-- BEGIN Supplied records --
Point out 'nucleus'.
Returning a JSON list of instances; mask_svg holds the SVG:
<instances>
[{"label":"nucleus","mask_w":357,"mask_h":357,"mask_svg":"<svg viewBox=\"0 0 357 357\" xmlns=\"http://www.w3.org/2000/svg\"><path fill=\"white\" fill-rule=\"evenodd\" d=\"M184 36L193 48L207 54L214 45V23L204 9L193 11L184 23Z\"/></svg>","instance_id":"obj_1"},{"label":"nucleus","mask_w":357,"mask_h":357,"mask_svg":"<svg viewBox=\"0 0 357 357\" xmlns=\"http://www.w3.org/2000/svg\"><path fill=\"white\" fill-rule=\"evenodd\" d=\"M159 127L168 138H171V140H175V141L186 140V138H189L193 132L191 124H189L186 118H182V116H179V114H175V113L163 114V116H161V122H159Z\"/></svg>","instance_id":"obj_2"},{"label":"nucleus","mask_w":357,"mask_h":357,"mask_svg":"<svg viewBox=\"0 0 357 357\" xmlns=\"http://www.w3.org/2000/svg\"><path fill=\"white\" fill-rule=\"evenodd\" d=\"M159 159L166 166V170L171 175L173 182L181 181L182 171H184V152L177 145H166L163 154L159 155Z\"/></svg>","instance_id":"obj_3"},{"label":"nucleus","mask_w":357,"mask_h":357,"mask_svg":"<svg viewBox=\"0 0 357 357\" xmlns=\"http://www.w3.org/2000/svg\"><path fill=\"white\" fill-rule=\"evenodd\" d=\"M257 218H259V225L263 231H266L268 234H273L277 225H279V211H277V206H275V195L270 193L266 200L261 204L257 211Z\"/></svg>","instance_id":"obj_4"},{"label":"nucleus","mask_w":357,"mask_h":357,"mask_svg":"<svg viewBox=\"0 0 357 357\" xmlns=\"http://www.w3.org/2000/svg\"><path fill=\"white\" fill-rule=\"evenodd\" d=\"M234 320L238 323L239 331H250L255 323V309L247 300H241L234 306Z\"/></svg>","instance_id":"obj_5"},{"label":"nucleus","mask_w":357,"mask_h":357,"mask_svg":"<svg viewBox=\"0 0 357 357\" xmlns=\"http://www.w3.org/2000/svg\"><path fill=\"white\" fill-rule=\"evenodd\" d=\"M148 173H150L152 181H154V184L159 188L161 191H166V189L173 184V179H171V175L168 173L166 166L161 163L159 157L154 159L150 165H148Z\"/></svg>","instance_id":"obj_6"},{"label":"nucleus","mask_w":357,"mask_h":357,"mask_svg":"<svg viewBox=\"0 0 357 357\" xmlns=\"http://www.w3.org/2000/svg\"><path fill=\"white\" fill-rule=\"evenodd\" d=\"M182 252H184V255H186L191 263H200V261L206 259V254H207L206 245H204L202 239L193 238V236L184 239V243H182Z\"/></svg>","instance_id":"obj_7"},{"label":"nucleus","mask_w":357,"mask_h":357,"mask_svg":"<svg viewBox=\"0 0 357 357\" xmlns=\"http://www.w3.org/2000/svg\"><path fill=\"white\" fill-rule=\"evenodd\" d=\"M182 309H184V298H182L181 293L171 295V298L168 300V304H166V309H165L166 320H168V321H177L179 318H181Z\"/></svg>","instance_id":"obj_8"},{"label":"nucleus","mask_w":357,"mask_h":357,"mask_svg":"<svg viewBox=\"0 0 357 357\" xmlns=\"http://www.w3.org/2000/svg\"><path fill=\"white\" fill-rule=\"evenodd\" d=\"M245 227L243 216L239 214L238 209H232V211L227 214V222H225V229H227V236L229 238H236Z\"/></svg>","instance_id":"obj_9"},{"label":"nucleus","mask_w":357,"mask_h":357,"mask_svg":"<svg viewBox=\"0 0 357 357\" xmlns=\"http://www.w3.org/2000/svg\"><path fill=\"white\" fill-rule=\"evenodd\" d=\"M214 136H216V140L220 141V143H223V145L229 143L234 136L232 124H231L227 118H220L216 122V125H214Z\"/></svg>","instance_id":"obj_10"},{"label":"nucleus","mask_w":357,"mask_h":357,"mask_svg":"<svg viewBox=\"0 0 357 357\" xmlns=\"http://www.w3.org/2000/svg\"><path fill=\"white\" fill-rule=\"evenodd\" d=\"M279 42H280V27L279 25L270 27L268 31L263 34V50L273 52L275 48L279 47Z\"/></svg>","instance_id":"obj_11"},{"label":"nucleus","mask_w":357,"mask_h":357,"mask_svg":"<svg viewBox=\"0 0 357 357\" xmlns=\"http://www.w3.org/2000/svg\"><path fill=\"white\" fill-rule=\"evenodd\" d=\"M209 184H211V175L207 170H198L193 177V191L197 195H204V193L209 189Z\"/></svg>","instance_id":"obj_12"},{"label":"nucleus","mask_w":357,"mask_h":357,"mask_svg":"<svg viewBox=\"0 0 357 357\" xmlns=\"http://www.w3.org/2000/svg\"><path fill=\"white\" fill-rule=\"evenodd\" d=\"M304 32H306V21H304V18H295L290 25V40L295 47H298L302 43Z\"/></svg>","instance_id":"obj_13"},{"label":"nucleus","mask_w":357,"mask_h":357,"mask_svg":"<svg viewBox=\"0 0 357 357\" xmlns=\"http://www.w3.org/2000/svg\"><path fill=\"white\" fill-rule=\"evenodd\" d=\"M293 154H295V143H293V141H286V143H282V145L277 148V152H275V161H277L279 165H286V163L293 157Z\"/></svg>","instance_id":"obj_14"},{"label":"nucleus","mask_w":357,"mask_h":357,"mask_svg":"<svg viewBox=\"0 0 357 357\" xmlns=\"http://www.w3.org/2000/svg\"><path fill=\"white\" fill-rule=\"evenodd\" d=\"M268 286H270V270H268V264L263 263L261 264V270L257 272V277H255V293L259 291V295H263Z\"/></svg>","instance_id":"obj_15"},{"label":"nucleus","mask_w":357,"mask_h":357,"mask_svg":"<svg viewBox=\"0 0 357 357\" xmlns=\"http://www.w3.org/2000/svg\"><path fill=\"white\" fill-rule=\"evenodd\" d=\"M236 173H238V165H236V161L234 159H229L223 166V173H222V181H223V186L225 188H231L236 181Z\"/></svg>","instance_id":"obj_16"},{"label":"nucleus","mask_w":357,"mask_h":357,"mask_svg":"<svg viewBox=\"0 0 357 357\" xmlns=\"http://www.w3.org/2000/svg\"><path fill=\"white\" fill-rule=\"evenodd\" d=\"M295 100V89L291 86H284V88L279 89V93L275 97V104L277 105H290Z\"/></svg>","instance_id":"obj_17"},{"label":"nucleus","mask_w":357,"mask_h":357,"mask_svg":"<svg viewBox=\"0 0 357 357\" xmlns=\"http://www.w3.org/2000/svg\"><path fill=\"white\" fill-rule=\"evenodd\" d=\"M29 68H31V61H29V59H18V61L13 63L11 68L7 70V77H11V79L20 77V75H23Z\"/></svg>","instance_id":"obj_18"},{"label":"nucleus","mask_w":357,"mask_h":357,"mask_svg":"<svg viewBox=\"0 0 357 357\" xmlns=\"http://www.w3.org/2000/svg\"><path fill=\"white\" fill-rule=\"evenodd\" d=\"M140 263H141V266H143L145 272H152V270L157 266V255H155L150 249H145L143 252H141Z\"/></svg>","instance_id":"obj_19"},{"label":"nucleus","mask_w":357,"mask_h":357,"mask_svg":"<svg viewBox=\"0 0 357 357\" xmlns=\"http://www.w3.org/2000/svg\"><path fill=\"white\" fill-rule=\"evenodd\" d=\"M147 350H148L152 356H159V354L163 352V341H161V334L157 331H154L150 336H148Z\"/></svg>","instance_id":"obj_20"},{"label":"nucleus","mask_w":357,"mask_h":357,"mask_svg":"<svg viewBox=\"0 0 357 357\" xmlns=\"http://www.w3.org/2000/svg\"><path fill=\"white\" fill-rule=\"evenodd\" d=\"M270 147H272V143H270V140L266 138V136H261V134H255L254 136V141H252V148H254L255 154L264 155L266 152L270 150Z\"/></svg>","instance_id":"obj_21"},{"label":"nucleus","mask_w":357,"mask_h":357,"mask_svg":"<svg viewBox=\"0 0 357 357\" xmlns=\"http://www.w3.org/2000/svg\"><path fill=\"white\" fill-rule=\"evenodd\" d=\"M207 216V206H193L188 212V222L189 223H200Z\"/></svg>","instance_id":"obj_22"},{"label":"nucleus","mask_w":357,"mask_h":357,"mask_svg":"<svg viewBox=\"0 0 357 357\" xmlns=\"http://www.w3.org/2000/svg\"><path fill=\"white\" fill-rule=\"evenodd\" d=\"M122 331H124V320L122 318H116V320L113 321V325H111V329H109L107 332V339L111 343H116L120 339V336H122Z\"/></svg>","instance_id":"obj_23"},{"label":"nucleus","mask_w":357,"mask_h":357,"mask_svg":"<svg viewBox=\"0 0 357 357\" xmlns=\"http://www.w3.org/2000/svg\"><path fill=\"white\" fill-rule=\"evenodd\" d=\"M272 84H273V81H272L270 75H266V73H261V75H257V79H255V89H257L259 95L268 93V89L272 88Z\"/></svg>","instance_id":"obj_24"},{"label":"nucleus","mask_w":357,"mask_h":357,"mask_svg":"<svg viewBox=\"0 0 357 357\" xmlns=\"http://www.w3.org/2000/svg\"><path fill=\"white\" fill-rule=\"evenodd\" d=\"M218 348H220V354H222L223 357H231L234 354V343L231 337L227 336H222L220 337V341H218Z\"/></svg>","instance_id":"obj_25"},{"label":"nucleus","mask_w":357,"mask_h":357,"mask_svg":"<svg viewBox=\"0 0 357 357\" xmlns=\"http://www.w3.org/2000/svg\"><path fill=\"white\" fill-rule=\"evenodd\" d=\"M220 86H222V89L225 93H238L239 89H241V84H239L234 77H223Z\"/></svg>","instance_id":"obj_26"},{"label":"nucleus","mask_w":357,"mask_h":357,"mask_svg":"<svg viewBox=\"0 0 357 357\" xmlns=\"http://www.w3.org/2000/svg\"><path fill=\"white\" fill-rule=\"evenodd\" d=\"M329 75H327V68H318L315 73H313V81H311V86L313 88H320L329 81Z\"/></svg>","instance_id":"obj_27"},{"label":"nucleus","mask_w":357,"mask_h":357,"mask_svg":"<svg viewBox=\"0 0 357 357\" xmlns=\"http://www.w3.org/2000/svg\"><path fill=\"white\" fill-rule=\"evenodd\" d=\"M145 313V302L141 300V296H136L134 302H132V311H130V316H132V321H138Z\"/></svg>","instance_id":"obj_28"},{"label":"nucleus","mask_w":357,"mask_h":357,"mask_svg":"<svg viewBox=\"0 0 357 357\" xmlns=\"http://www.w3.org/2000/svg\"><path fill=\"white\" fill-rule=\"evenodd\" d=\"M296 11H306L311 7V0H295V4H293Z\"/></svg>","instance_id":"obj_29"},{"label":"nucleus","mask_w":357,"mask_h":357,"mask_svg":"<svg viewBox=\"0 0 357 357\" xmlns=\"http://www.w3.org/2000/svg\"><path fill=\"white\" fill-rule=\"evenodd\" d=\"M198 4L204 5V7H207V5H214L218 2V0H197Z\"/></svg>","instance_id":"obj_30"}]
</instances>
-- END Supplied records --
** Required task **
Reproduce the entries above from their first line through the line containing "<instances>", keeping every line unchanged.

** Correct response **
Point out 'nucleus'.
Returning a JSON list of instances; mask_svg holds the SVG:
<instances>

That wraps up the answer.